植物たちは対象なく常に開いた存在です。イケメンにもそうでない人にも、尊敬できる人にもそうでない人にも。特定の対象はなく誰にでも。
この状態を慈悲と言うのだとお坊さんに教えて頂いたことがあります。慈悲とは源泉につながることで溢れ出す愛の最高の状態。
人間の場合は、あの人のことを好きだとか嫌いだとか、好き嫌いがあるもの。そんな人間にも慈悲の状態が起こることがあります。
深い瞑想に入り自分だと思い込んでいた姿が消え去った時、それは起こります。つまり、植物たちは常に深い瞑想の状態にいるということ。

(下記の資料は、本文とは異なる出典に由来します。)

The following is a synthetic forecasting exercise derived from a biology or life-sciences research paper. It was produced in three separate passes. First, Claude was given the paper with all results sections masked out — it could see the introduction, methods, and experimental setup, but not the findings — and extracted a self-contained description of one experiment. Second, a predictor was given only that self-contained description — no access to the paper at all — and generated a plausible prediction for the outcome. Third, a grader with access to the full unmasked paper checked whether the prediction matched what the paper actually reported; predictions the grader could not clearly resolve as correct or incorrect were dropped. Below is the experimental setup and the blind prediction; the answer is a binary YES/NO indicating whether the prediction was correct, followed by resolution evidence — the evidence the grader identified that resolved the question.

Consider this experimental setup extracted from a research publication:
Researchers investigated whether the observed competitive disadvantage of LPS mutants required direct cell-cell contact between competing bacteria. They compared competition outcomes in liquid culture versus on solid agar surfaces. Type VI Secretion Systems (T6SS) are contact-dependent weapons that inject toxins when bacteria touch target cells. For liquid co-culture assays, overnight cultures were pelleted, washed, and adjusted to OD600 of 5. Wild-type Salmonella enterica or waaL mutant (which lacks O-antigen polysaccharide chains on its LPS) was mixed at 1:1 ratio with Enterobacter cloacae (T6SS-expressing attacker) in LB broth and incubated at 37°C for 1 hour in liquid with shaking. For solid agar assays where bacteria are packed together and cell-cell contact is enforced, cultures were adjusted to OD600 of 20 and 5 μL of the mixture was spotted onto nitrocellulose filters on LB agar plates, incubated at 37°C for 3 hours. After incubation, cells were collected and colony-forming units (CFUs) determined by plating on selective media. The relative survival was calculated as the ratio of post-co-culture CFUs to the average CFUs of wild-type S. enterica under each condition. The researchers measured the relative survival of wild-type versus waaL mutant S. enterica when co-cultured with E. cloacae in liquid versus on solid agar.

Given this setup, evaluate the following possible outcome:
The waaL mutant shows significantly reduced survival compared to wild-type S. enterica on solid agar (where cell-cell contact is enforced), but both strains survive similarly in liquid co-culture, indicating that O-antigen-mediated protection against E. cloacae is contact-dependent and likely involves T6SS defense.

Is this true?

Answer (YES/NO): YES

山に入る。それは深い瞑想状態にある植物たちから、ある種のイニシエーションを受けることでもあります。
古代の人々は自然そのものを崇拝してきたし、修験者たちは超自然的な力とされる験力を修めようと山に伏してきました。
瞑想のマスターである植物たちのフィールドなのだから、山での瞑想は深くなりやすい。自然の中にいれば深呼吸できるし、心も穏やかになる。
一方で生産性を高めるためにあれこれ思考しながら、光や音や匂いに溢れた街にいれば感性は閉じてしまう。都心のオフィスや鉄筋コンクリートのマンションやケンカの絶えない家庭であっても、デスクに観葉植物を一個置いてみる。そんな小さなことが、感性を開く大きな一歩のように思います。
デジタルが進化するほど、自然に寄り添う必要性も高まっていく。まずは身近なところから植物に触れてみる。これからの時代に大切なことなのだと感じています。